- _TESTO DA LEGGERE_:
Tra la seconda metà del sec. X e la prima metà del sec. XI, il castello divenne parte importante di un sistema generale di governo del territorio, centro di attività giurisdizionale e residenziale, senza perdere ovviamente le sue caratteristiche difensive. Il potenziamento del castello era la conseguenza di un’istanza di natura economica: la colonizzazione delle fertili terre montoresi e il ripopolamento di zone abbandonate (secc. X-XI).

Nella prima metà del sec. XI Montoro nella documentazione compare come actus, ossia un distretto amministrativo autonomo finibus salernitane (a. 1027) e il castello divenne  il simbolo dell’autonomia e della giurisdizione esercitata da esponenti dell’aristocrazia longobarda. Dalla documentazione scritta risulta che il castello aveva caratteristiche residenziali con abitazioni, strutture di servizio e spazi vuoti destinati all’agricoltura: vi era anche la chiesa di Santo Stefano.

Borgo, Castello (Archivio T. Colamarco)

  Con l’arrivo dei Normanni Montoro divenne un importante feudo degli eredi di Torgisio de Rota, poi Sanseverino; il castello venne ristrutturato sulla base del nuovo modello signorile, importato nell’Italia Meridionale da Normanni, e divenne anche  sede della curia dei Sanseverino; nel castello avvenivano riti di investitura della feudalità minore:  il 20 gennaio del 1109 (?) Guglielmo Carbone figlio di Riccardo signore del castello di Monteforte, prestò omaggio vassallatico a Roberto, figlio di Ruggiero, signore feudale di San Severino e di Montoro, presente all’investitura feudale. Il castello era affidato alla custodia di una stabile guarnigione con a capo nel 1183 un  certo Eustasio castellano; 1098 il castello era controllato da Giovanni giudice con la qualifica di Visconte.

 In seguito  alla congiura contro il re Guglielmo I ai Sanseverino vennero confiscati alcuni feudi fra cui Montoro, assegnato per la sua fedeltà al ramo casertano della famiglia: iniziò la serie dei Sanseverino-Lauro conti di Caserta, signori di Montoro.

Nella seconda metà del sec. XII vennero costruite la seconda cinta muraria,  la chiesa di San Matteo, documentata per la prima volta nel 1190 interna al castello.

Durante l’età sveva il castello di Montoro  risulta per metà regio e per metà appartenente a Riccardo di Sanseverino, conte di Caserta, che ebbe dalla curia l’ordine di ristrutturare il castello, dividendone le spese. Riccardo sposò Violante, figlia naturale di Federico II, per cui entrò in possesso anche dell’altra metà del castello che da lui venne ristrutturato ed ampliato, come si può desumere dalle evidenze archeologiche riconducibili all’età sveva. Probabilmente la  parte sommitale del  castello venne trasformata in residenza gentilizia.

- _DATI FORNITI_:
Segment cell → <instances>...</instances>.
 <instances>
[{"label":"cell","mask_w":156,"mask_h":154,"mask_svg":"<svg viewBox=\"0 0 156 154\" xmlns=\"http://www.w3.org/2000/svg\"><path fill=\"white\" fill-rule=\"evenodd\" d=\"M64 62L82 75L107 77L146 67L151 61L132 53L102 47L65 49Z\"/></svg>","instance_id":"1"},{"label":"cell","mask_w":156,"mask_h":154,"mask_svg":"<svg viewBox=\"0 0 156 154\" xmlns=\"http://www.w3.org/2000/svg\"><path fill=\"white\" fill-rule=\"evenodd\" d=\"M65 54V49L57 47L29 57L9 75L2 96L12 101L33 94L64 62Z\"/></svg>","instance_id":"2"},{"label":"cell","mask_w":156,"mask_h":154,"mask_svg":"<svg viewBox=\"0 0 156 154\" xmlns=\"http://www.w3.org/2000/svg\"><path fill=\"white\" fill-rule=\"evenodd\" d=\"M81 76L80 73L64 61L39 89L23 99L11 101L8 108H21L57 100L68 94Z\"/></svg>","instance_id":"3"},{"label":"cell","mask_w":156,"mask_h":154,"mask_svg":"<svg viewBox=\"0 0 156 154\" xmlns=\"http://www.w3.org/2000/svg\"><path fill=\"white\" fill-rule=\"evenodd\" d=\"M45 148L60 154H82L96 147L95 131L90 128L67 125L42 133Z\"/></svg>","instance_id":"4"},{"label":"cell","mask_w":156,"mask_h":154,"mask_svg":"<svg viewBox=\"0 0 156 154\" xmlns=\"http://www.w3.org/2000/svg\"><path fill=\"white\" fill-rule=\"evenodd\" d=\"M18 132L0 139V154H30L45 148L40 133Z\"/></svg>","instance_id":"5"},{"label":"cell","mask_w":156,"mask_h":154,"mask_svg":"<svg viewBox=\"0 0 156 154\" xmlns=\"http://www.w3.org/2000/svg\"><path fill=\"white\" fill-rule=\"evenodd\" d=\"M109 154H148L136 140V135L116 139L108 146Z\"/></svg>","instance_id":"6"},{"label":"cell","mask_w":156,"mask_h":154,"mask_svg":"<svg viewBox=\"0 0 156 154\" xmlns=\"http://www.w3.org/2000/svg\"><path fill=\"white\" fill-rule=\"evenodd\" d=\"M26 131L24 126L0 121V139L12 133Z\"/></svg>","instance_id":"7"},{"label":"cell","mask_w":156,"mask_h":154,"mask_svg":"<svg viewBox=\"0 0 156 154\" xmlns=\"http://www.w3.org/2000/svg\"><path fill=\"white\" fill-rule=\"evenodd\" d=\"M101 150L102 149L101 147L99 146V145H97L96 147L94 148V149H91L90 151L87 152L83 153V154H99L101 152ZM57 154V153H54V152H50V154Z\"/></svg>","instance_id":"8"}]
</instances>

- _ISTRUZIONI E REQUISITI_:
Nel testo sul castello di Montoro, elenca tutto ciò che, secondo la frase che comincia con «Dalla documentazione scritta risulta», c'era nel castello.

- _RISPOSTA RICHIESTA_:
- abitazioni
- strutture di servizio
- spazi vuoti destinati all'agricoltura
- la chiesa di Santo Stefano